If your child’s screen time becoming an issue? Maybe they’re not spending as much time with their friends or they’re choosing to stay indoors instead of spending time outside.
Limiting your child’s screen time may help them excel in school and become more aware of other people’s emotions. A recent study of sixth-graders shows that students who went five days without looking at screens were significantly better at reading human emotions than the students who were consistently using mobile devices, TVs and computers. Another study shows that smartphones can negatively influence a student’s performance in school by focusing their attention more on apps, instant messaging and music than their academic studies.
According to the American Academy of Pediatrics, children age 3 to 18 should have their screen time limited to just two hours a day. As for children ages 2 and younger, it’s best to keep screens out of their hands all together.
So, if you decide to follow the AAP’s advice and limit your child’s screen time to just two hours or day or none at all, how are you going to navigate these waters? Your child will likely push back on the idea of giving up their screen time, so you might want to come up with a strategy instead of simply ripping the device out of their hands, which could lead to a nasty screaming match or tantrum.
Here are some ideas to point you in the right direction:
It’s best to get everyone on the same page when curbing your child’s screen time. If you create specific rules for when and how often they’re allowed to use their digital devices, everyone will know what’s expected of them. Have them read the contract and sign on the dotted line like an adult. You can also weave in some consequences in terms of what will happen if your child breaks the rules of the contract. Instead of signaling your child, make the contract a family project, so everyone agrees to follow the same set of rules.

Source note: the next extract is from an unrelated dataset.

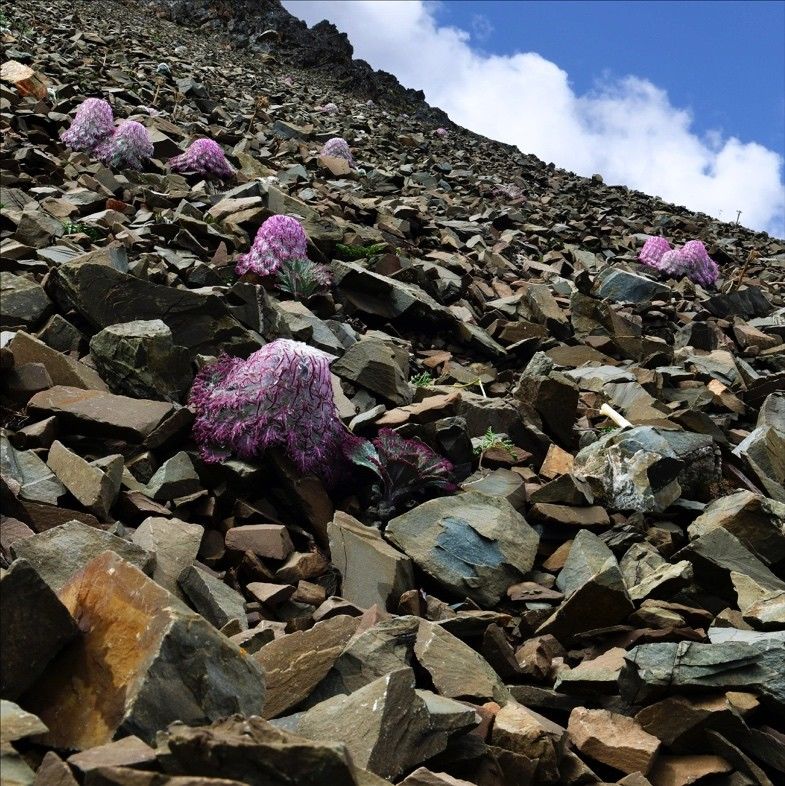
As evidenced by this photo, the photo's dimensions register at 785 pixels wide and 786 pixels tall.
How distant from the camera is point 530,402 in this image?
7211mm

Restricting your child to just two hours of screen time a day will help them make better use of their time online. While they may resent the idea at first, they’ll learn to use technology efficiently based on the schedule you’ve provided.
Limiting your child’s screen time will only work if you subscribe to the same philosophy. If your child sees you on your smartphone or tablet all day long, they will have trouble understanding why they aren’t allowed to do the same. Your actions will have a strong impression on your child, especially if they’re still an adolescent. Your actions will be some of their first impressions of adulthood, so make sure you’re making the right impression on your kids.
If your child sees you on your smartphone day in and day out, they’ll start to think of adulthood as one long screen session.
When you take away your child’s smartphone or computer, you can ease this often-difficult transition by filling their time with non-screen activities, such as playing sports, exploring outside, going to the park, doing arts and crafts, or arranging a play date. Leaving your child to pout in their room will usually make matters worse, so turn their screen-less time into a fun-filled adventure.
Filling your child’s time all depends on their interests and what kinds of activities they like to enjoy. If your child only wants to play video games, take a look at what kinds of games they play and find alternatives in the real-world. If they love to play e-sports, talk to them about trying out for sports at school. If they love to play “shoot ‘em up” games, sign them up for archery, hunting, or even laser tag.
Your plan for weening your child off their digital devices likely won’t work unless you and your partner are on the same page. Start by talking to your partner about your concerns regarding your child’s screen time. Then, try to come up with a solution that you can both agree on. Some parents may have different views on how to curb their child’s screen time. If your child receives mixed messages from you and your partner, they will likely choose to listen to the partner that’s telling them what they want to hear.
Keeping track of your child’s screen time can be a challenge, especially if they have a smartphone with them at all times. But you can monitor their screen time remotely using parental control apps that notify you when your child has been online for a certain amount of time.
Find these apps in the App Store to help you monitor your child’s screen time:
Keep track of your child’s screen time and come up with a meaningful way to change their habits. It all starts with having the right conversation with your child about their relationship with technology.